Po kolejnych lekcjach przechadzałam się po szkole poznając nowe miejsca. Moja orientacja w terenie jest doprawdy beznadziejna, więc nic dziwnego, że nie znałam jeszcze wszystkich miejsc, a szkoła ciągle wydawała się być wielkim labiryntem.
- Niech to no! Czemu znowu się zgubiłam?!?! - wrzasnęłam, bo tak mnie to irytowało. Ta przeklęta wada! Jakie to irytujące... burczałam w myślach, kiedy do moich uszu doleciała słodka muzyka fortepianu. Rozejrzałam się po okolicy. Wszędzie były pustki. Musiałam być w zachodnim skrzydle szkoły, bo ponoć tam prawie nikt nie spacerował.
- Ta piosenka – nie mogłam uwierzyć w to co słyszę. Ten ktoś grał „Złoty Krążek”. Piosenkę zakochanych idących do ślubu, a potem nagle dźwięk się urwał. Po chwili ciszy znów usłyszałam muzykę, rockową, pełną tej mocy i energii, której nie załam. To musiała być ta dziewczyna, którą zaoferowałam Iris. Grała naprawdę dobrze.
- Starczy. Nauczyłam się na pamięć – usłyszałam głos dziewczyny i szybko schowałam się za szafkami, a gdy teren był czysty postanowiłam zaglądnąć do środka. Nie myliłam się, był tam fortepian i nawet pianino. Nagle całe moje ciało uległo zmianie. Dotarł do mnie ten przyjemny spokój i pragnienie naciśnięcia chociaż jednego klawisza. Tak bardzo brakowało mi gry na pianinie.
- Tyle lat już minęło – szepnęłam z delikatnym uśmiechem i delikatnie przejechałam dłonią po klawiaturze. Ten chłodny dotyk był tak przyjemny, że nie mogłam się temu oprzeć. Usiadłam wygodnie na krześle i położyłam ostrożnie dłonie na klawiszach, a potem wzięłam głęboki wdech aby zakurzone nuty w moich wspomnieniach powróciły. Przymknęłam oczy i moje dłonie rozbudziły uśpione struny rozprzestrzeniając dźwięki „Dollores” po całym pomieszczeniu. To było właśnie to. Mój ukochany dom, moment, który zawsze kochałam. Moja stara nauczycielka mawiała, że muzyka uspokajała. Tak właśnie na mnie działała, jak nocne spacery przy gwiazdach. Muzyka, pomagała mi poukładać myśli.

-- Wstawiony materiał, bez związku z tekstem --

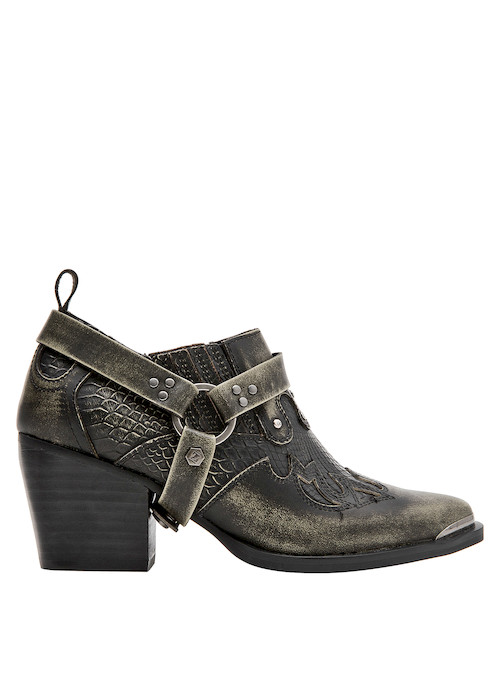Zapato multicolor de cuero para mujer, destaca por su diseño único y su carácter urbano.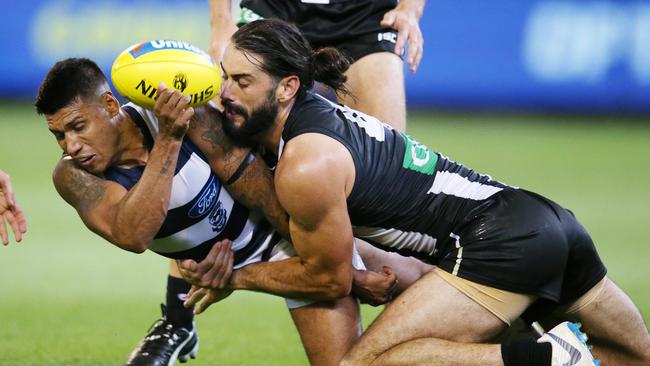 Brodie Grundy lays a crunching tackle on Geelong’s Tim Kelly. Picture: Michael Klein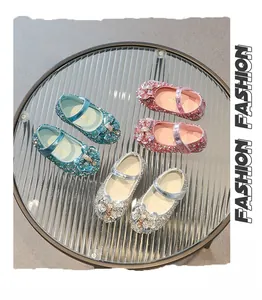 Detail of girls princess shoes with glitter texture, rhinestone bows, and Mary Jane straps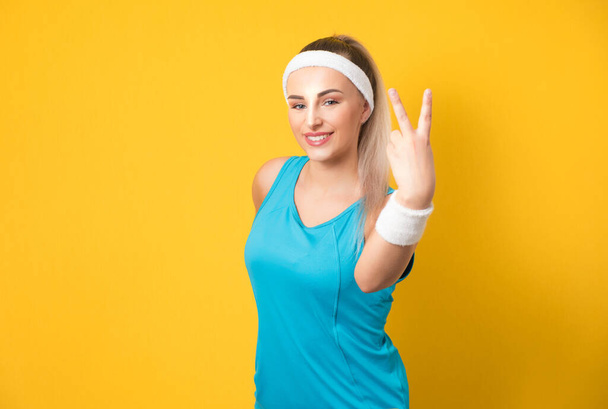Happy fitness young woman showing peace sign, isolated on yellow background. Half length of sportswoman ready for exercising. Athlete female person. 80s styling. Studio shot - Foto, Imagem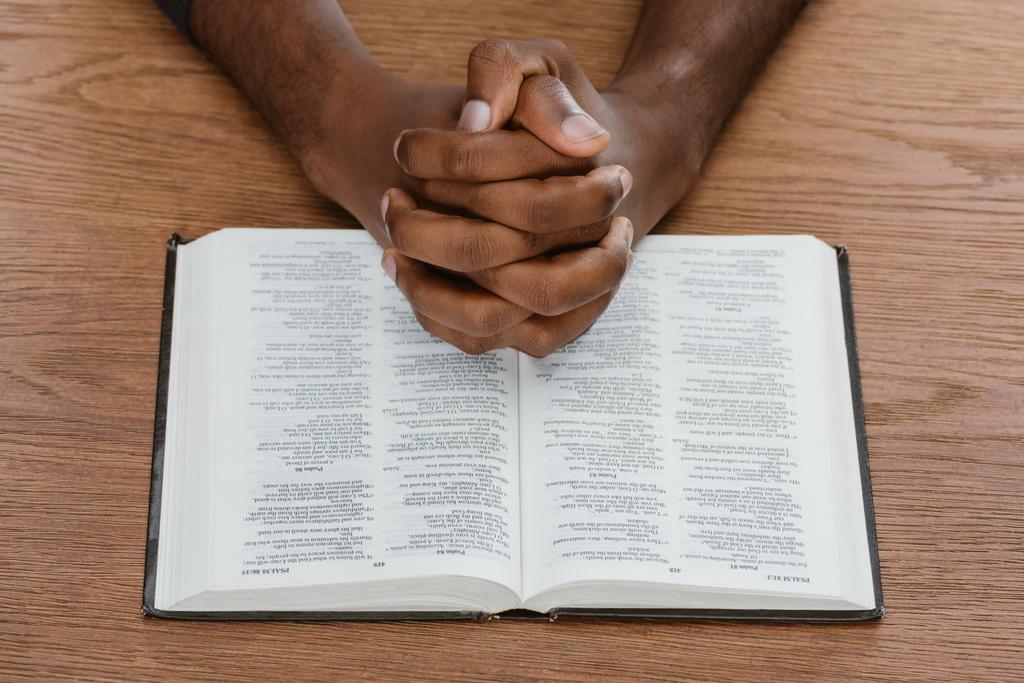 обрізаний знімок афроамериканця, який молиться святою Біблією на дерев'яній поверхні
 - Фото, зображення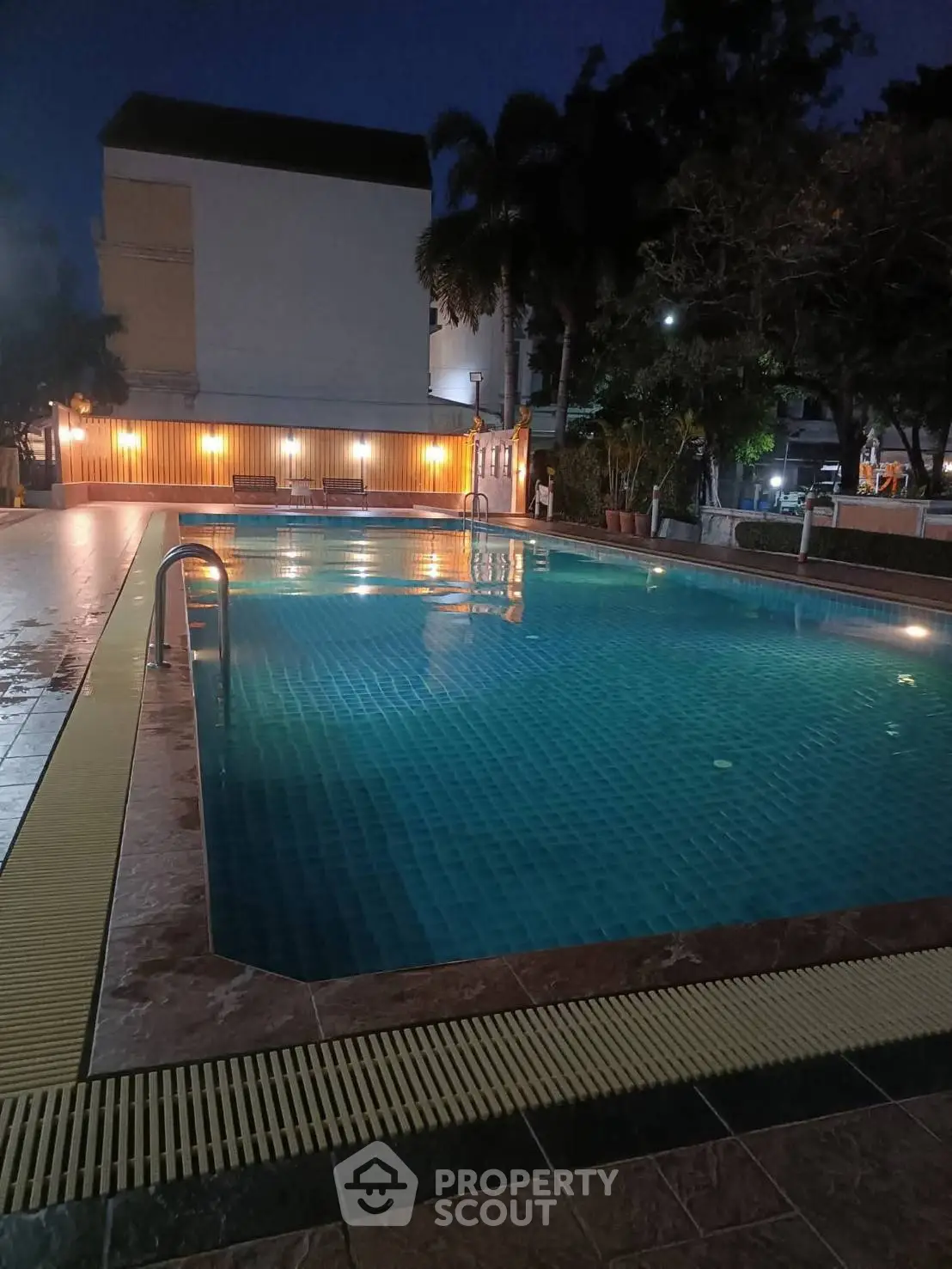 Stunning evening view of a serene swimming pool in a residential complex.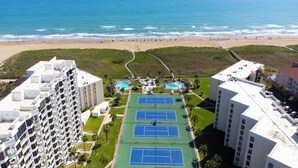 Un hôtel de grande hauteur doté de plusieurs courts de tennis, d’un espace piscine et offrant une vue sur la plage.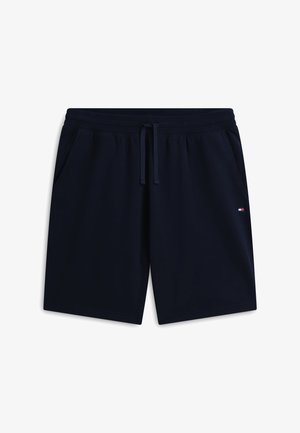 Navy blue casual shorts with elastic waistband, drawstring, side pockets, and small red, white, and blue logo on right leg.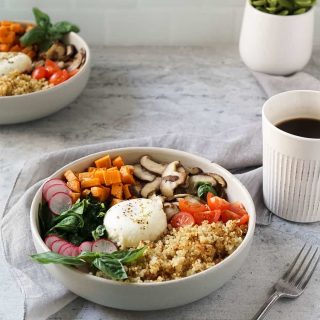 two quinoa breakfast bowls with a cup of coffee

- Kto to gra? - zza drzwi dobiegł znajomy głos Nataniela i zestresowana zerwałam się na równe nogi. Nie chciałam aby ktoś znał mój sekret. Spanikowana wskoczyłam do fortepianu i zamknęłam klapę w ostatniej chwili. Zrobiło się ciemno jak w dupie u murzyna. Nie to żebym wiedziała jak tam jest, bo nigdy nie zaglądałam, ale nic kompletnie nie widziałam.
- Jest tu ktoś? Nie chowaj się. Bardzo ładnie grasz, nie ma co się wstydzić.
Nie myśl sobie, że wyjdę z kryjówki. Za żadne skarby! Co by inni pomyśleli? Gra na pianinie jest już dawno zagrożonym gatunkiem. W starej szkole... śmiali się ze mnie, że gram na tym instrumencie. Jako jedyna na trzydzieści osób grałam na pianinie, gdy inni na gitarach i skrzypcach.
- Wielka szkoda – czemu to powiedział?! Aż serce mi się kraja! Ale nie mogłam teraz wyjść z takiego miejsca!
- To... - wybełkotałam z zaskoczenia na widok kapeli Iris. Same dziewczyny i to bardzo niezłe, a wzrok Nathaniela siedzącego obok mnie, no może nie był obok, bo był zalany swoimi fankami, ale on... spoglądał na dziewczynę z pianinem. Czyżby myślał, że to ona grała? Ale, to przecież ja do jasnej ciasnej cholipki noooo!!! - No i mam – dodałam z oburzoną miną krzyżując nogi. Byłam naprawdę, zazdrosna? Zrobiłam się zazdrosna o Natusia! Aż głowa mnie rozbolała! Głupie myśli, głupie myśli!
- Miraka? - spytał mnie zaskoczony Natuś. - Czemu stukasz się w głowę?
- E... jakoś tak... - co ja mam powiedzieć? Tylko psychol wali się w głowę! - Sprawdzałam jej twardość – stwierdziłam. O matko, co ja palnęłam? Idiotka ze mnie!!!
- Huh? - zaskoczony nagle sam się stuknął w głowę i z uśmiechem na ustach odpowiedział – Ja mam twardą – jaki on słodkiiii. Nawet po mojej głupocie chciał mnie pocieszyć żebym nie wyszła na skończoną idiotkę.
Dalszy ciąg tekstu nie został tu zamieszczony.